March 3: The CDC lifted federal restrictions on coronavirus testing to allow any American to be tested for coronavirus, “subject to doctor’s orders.”

March 3: The White House announced President Trump donated his fourth-quarter salary to fight the coronavirus.

March 4: The Trump Administration announced the purchase of approximately 500 million N95 respirators over the next 18 months to respond to the outbreak of the novel coronavirus.

March 4: Secretary Azar announced that HHS was transferring $35 million to the CDC to help state and local communities that have been impacted most by the coronavirus.

March 6: President Trump signed an $8.3 billion bill to fight the coronavirus outbreak.

The bill provides $7.76 billion to federal, state, & local agencies to combat the coronavirus and authorizes an additional $500 million in waivers for Medicare telehealth restrictions.

March 9: President Trump called on Congress to pass a payroll tax cut over coronavirus.

March 10: President Trump and VP Pence met with top health insurance companies and secured a commitment to waive co-pays for coronavirus testing.

March 11: President Trump:

  • Announced travel restrictions on foreigners who had visited Europe in the last 14 days.
  • Directed the Small Business Administration to issue low-interest loans to affected small businesses and called on Congress to increase this fund by $50 billion.
  • Directed the Treasury Department to defer tax payments for affected individuals & businesses, & provide $200 billion in “additional liquidity.”
  • Met with American bankers at the White House to discuss coronavirus.

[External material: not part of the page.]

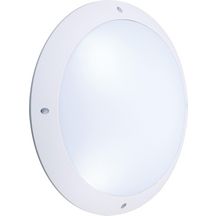 Hublot Led - 12 W - 3000 K - avec détecteur de mouvement hyper-fréquence - IP66 - IK10 - blanc Réf. 0772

March 13: President Trump declared a national emergency in order to access $42 billion in existing funds to combat the coronavirus.

The New York Times also tries to portray this as some kind of strictly epidemiological problem with a cookiecutter answer that #OrangeManBad refused to accept, when, in fact, it was and is a very complicated political and economic problem with some epidemiological side effects. The fact is, as the events showed, there was zero scientific consensus about the dangers of the virus, then or now, and there was no stomach on the part of any governmental official anywhere, outside of a few people with blinders on and no skin in the game, to shut down the national economy. The fact that a few people were making extravagant claims — again claims that have not been borne out by our experience — is meaningless and the fact that extreme opinions did not carry the day is a vote in favor of the administration’s decisionmaking process. A fair assessment would say that the Trump administration acted prudently, it acted with alacrity, it did a masterful job of weighing economic impact against irrational and superstitious fear of the unknown.

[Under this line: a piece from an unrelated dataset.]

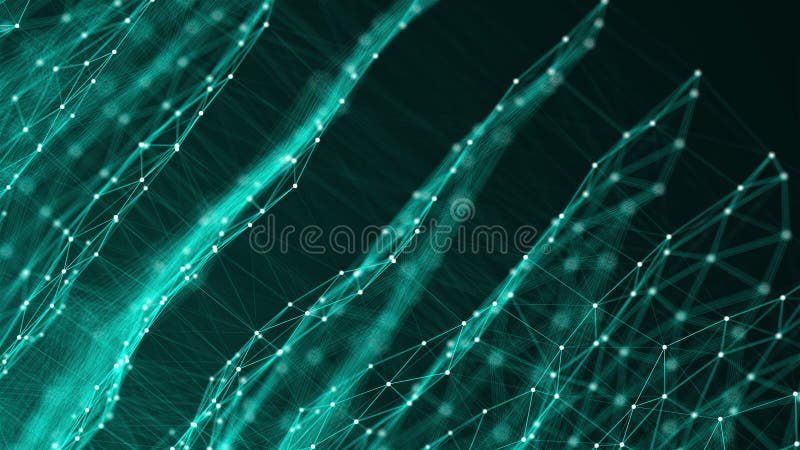Abstract connection dots. Technology background. Network concept stock illustration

So, while we know what the Trump administration was doing, it is fair to ask what was the New York Times doing while the Trump administration was establishing an incident management team for the potential pandemic:

That’s right. While the US government was gearing up for a possible pandemic, the New York Times was peddling Chinese Communist propaganda. On February 5, the New York Times ran a story Who Says It’s Not Safe to Travel to China? The coronavirus travel ban is unjust and doesn’t work anyway.

Dan Bongino has assembled an impressive collection of headlines that show far from Trump steadfastly refusing to heed advice, that actually there was no consensus, scientifically or politically, on what we should do next.

These accurately reflect the state of affairs inside and outside of government. The assertion that all the answers were well known and only Trump refusing to act stood in the way of preventing the current unreasoning panic is just the sort of dishonesty we’ve come to expect from the New York Times.